車内は沈黙に包まれる中、ロジャーは一瞬目を見開いた後、ルナの手を強く握った。
「そんなの、関係ねぇよ!」
ロジャーは、普段のクールな彼からは想像できないほど、感情的になっていた。
「ルナはルナだ! 俺達がこの世界で出会った、皮肉ばっかり言って、本当は優しいルナだろ? 造られたとか、器だとか、そんなことでお前が変わるわけねぇだろ!」
ルナの瞳から、熱いものが溢れ出しそうになった。彼女の支配者としての力よりも、人間の心が、ここで救われた気がした。
「ロジャー……」
ルナは、涙をこらえながら、ロジャーの言葉を強く噛み締めて、ロジャーの手を強く握り返した。
「そうだね、私はルナ。器の運命とか、知らないし!」
その言葉を最後に、ディープ・シャトルの車内は重い沈黙に包まれた。
目的地までは三日間。ルナたちは、互いの存在を感じながらも、記憶の番人に何を曝け出すか、そして最大の秘密にどう向き合うか、それぞれが心の奥底で覚悟を深めた。
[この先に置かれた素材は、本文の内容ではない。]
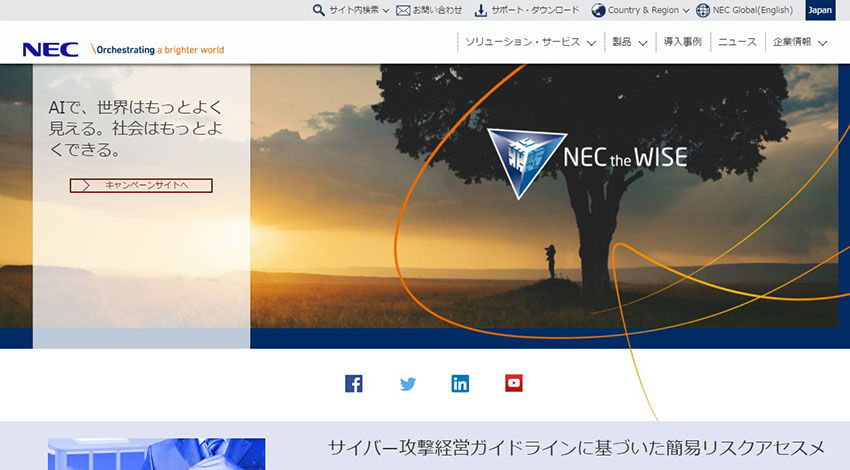NEC、セキュリティ監視サービスにAI技術を活用した脅威分析システムを導入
ロジャーは、いつものクールな表情のままルナの横顔を時折見つめ、静かにルナを見守っていた。
3日目の闇の中、ルナのパネルが赤く点滅を始めた。
「着いたわよ」
ルナはハッチを開けた。
ハッチが開くと、外は昼か夜かもわからない、じめじめとした空気が流れ込んできた。目の前には、古代遺跡のような巨大な石の建造物が、闇に沈んでいる。
ずっしりとした空気の奥から、ジェスターの声が聞こえてきた。
「おやおや、重い空気だね。ここが古の文明の地下図書館への入り口。記憶の番人が君達を待っているよ。――さあ、真実の試練の始まりだ」
ルナは、ベリー達と目を合わせ、無言で頷いた。彼女の胸の奥には、誰も知らない、最も重い秘密が隠されていた。それを曝け出すこと。それが、この運命を打ち破るための最初の代償だ。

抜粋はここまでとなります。